“In Which a Wake is Held”—the Life and Death of Vertigo
Keywords:
DC, Vertigo Comics, Cultural history, Karen Berger, ComicsAbstract
Although Vertigo is a much-discussed imprint, scholarly and fan conversations concerning its history and impact on the comics industry often focuses on its early years of existence, leading to a paradoxical situation where much of Vertigo’s fame is associated with series that partly predate it (Sandman being a case in point). In this introductory essay, I seek to provide a more comprehensive account of the imprint’s trajectory, from its foundation in 1993 to its demise in 2019.

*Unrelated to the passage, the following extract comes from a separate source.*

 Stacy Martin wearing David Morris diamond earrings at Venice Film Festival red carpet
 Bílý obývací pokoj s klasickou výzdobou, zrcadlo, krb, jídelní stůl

I suggest that Vertigo’s history can be divided into three periods. The first starts with the birth of the imprint in 1993 and ends roughly a decade later, with 2002 marking the conclusion of Warren Ellis’s Transmetropolitan, arguably the last of the great “British Invasion” series. The second period, from 2003 to 2012, brought a number of changes, as Vertigo’s style was widely copied by the comics industry, while the imprint had to deal with contractual changes imposed from above. Finally, Karen Berger’s departure in 2013 was a major turning point, and during this third period the imprint struggled to reconnect with its past, through reboots and miniseries that seldom found their audience. Thus, although many fans mourned the imprint’s death in 2019, the news hardly came as a surprise in a context where the Vertigo style, if such a thing exists, has in fact pervaded much of contemporary mainstream production.